**Brief**
Write out again the records from the line containing "In the scene" through the end of the records, keeping the requests unchanged. Offset every number in the answers, whether a coordinate or a distance, by adding 8.
— BEGIN Record excerpts —
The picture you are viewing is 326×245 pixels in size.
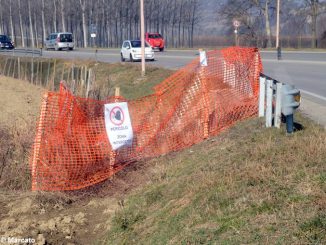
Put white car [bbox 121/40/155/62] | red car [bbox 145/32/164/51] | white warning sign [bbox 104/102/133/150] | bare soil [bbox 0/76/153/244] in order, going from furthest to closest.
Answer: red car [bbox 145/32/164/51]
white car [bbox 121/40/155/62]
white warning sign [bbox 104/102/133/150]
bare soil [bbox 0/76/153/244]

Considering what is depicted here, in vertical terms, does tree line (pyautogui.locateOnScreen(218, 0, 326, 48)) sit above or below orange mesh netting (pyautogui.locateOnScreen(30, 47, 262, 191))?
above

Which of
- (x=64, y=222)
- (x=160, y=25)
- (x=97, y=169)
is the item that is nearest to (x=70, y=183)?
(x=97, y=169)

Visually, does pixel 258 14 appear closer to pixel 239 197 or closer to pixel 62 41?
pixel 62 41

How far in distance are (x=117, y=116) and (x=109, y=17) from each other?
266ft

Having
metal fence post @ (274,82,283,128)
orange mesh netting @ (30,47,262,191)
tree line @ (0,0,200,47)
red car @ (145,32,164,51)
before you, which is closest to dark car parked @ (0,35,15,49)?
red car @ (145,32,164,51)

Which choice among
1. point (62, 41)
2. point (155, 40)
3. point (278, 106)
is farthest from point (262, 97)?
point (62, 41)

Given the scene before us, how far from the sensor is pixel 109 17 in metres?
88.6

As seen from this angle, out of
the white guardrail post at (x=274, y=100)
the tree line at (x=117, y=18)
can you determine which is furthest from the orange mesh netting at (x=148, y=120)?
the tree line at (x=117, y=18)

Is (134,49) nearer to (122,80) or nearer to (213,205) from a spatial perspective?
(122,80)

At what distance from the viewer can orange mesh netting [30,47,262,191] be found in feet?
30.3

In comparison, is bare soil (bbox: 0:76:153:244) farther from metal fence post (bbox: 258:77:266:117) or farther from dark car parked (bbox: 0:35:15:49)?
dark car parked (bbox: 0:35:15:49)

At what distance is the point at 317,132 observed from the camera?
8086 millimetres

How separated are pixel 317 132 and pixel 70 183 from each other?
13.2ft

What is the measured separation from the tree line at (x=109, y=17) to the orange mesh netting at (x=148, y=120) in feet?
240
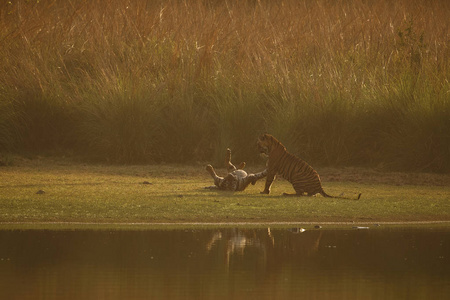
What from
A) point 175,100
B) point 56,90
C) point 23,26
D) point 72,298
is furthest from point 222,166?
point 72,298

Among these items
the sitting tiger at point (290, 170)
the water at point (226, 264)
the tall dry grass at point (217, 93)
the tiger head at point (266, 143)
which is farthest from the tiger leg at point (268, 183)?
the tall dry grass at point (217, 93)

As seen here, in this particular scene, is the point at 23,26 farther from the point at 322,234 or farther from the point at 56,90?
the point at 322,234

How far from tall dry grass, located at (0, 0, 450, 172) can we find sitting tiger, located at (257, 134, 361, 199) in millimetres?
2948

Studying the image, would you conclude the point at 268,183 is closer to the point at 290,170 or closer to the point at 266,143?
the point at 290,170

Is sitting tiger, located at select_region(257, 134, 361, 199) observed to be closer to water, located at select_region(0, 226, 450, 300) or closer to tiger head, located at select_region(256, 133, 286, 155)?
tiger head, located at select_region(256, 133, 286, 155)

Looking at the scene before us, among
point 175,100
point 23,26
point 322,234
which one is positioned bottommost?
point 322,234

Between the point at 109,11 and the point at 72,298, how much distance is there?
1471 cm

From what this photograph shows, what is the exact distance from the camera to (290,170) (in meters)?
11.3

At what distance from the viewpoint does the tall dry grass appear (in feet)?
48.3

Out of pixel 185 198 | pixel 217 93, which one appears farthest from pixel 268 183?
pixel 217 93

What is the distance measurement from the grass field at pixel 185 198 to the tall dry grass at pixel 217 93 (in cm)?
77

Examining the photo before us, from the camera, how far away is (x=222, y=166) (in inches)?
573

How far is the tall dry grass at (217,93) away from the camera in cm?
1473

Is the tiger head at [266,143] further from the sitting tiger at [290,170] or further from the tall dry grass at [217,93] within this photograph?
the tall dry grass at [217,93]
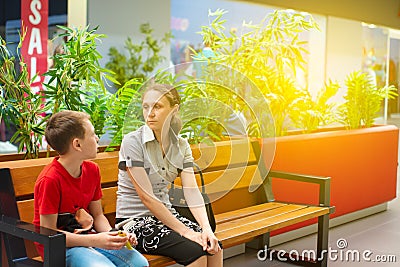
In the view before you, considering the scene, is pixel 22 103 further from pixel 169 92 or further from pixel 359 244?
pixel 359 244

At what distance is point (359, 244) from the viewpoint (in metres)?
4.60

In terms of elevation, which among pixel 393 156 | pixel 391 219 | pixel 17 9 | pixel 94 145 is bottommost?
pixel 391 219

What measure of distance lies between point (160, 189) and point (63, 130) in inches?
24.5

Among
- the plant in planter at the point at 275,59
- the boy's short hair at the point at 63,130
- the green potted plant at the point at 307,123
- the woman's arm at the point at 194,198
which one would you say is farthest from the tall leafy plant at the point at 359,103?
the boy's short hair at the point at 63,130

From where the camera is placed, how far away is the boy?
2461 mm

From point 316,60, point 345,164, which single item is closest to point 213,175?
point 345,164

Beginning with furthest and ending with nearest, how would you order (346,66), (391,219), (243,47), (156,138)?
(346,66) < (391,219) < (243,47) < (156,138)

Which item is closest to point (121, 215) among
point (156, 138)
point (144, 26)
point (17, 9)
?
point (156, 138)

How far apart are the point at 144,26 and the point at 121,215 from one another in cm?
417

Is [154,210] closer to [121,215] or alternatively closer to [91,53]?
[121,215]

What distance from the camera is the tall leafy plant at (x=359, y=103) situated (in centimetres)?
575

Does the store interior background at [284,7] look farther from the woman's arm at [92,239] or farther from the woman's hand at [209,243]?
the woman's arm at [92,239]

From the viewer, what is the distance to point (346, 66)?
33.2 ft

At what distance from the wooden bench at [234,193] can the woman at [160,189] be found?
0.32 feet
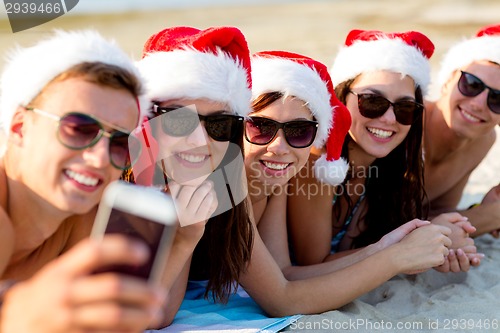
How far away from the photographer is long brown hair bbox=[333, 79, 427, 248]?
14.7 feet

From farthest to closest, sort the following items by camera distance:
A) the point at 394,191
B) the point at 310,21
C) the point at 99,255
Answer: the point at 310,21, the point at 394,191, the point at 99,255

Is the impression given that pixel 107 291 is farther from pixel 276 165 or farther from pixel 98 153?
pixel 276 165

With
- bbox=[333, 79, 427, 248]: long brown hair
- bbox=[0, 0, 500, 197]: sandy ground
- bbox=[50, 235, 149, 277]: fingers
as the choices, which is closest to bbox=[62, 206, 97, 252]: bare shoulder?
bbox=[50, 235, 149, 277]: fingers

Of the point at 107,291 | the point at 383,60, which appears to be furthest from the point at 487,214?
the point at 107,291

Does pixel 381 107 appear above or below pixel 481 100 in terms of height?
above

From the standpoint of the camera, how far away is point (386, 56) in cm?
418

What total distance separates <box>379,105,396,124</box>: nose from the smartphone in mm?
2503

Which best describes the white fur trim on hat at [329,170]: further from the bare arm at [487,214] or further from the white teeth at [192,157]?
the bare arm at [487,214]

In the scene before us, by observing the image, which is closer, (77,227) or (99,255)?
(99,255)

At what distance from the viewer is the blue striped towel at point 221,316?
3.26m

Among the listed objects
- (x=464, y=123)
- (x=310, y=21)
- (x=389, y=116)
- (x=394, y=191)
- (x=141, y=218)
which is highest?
— END Record excerpts —
**Solution for this exercise**
In the scene before us, by observing the image, which is closer, (77,227) or (99,255)?
(107,263)

At what distance from the viewer is the blue striped towel at point 221,316?
11.26m

Among the listed objects
- (x=464, y=123)
- (x=310, y=21)
- (x=389, y=116)
- (x=394, y=191)
- (x=141, y=218)
which is highest?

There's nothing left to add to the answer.